People who graduate from UD’s Communication Department have the opportunity to do great things. Some go on to work in film, others in the business world or go to graduate school. Two communication alumni are thinking a bit more globally and are taking the skills and experience they gained during their years at Delaware to Antarctica.
Jeremy Polk ’08 and Matt Stan are traveling to Antarctica in January to produce a series of short documentaries on scientific research founded by the National Science Foundation.
Polk is currently in graduate school at American University and works as a video producer for the National Science Foundation. He received and email, which was sent to American University’s student list serve, requesting student film makers to join a professor in Antarctica for a month in order to document the professor’s research about ice course, the process of drilling into mile-thick ice in order to study air bubbles from long ago and analyze the trapped atmosphere, compare it to current the current atmosphere and look at the effects of greenhouse gases on climate change. Since Polk knew the professor was founded by the foundation he worked for, he emailed the professor back and talked to his boss.
“Knowing that[the research was backed by the National Science Foundation] and having my job here, I sent him an email then we put two and two together,” Polk said. “I talked to my boss here and asked if we could take the project on as something to do for our office. One thing lead to another and then he thought it would be a good idea to bring us on. ”

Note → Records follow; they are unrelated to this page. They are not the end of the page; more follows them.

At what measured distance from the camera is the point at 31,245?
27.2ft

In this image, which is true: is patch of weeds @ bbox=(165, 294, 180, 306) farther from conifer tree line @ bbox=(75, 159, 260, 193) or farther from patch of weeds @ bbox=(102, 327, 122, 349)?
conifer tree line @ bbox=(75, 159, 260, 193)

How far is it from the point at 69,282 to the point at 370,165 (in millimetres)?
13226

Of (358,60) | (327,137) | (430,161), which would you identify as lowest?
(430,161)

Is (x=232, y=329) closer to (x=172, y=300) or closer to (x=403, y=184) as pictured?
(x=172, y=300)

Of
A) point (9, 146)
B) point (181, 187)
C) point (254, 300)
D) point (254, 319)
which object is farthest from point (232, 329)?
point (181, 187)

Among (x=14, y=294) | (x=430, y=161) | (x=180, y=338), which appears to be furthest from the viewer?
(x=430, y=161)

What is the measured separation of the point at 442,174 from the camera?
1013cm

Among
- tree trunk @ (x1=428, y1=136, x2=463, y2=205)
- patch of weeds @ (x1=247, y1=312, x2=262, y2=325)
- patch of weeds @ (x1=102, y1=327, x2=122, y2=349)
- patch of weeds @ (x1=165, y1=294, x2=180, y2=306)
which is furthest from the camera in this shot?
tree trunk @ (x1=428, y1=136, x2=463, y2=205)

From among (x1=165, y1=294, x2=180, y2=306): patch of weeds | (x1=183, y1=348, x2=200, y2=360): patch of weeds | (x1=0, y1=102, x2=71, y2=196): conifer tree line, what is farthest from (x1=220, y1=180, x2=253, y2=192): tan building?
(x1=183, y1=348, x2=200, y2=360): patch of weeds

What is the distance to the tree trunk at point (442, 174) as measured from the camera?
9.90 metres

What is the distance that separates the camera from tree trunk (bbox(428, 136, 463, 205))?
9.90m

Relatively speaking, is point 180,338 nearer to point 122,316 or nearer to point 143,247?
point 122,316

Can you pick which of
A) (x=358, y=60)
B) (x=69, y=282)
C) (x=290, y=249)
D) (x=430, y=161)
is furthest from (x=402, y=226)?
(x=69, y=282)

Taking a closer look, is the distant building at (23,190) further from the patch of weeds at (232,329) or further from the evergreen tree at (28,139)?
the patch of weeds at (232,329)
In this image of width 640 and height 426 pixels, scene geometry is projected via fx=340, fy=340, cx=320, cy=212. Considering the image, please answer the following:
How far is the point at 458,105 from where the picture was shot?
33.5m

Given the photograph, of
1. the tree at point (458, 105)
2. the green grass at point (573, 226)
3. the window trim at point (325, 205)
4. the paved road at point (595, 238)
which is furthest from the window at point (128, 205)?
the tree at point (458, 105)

While at Delaware, Polk and Stan worked together often. The two were executive producers of UD’s Biweekly Show and put together a practicum class for communication majors to work on the STN television show for class credit. Polk kept in touch with Stan after graduating and asked him to help with the project.
“I called him up and asked him if he would like to help,” Polk said. “The two of us worked together a lot when we were at Delaware.”
Stan and Polk will spend a month in Antarctica and will be going in January 2011. They will fly into McMurdo, a research “town” which is inhabited year round, and will spend a few days there for training, orientation and sleeping in heated buildings. Then, they will go to the research camp and stay in tents for the remainder of the time.
“Its a completely flat environment and all you can see snow to the horizon,” Polk said. “There we are going to be staying just in tents. They will have a couple semi permeant buildings and they will be heated and I believe that they will have heated showers. I think that you are only aloud to take like a two minute shower to conserve water.”
Despite the conditions, Polk says he is excited to go. Not only will is he looking forward to producing four videos to add to his film reel, but he cannot wait for the experience of living in Antarctica, something not many other people are afraid to do.
“Its nothing dangerous, but it is certainly an adventure,” he said.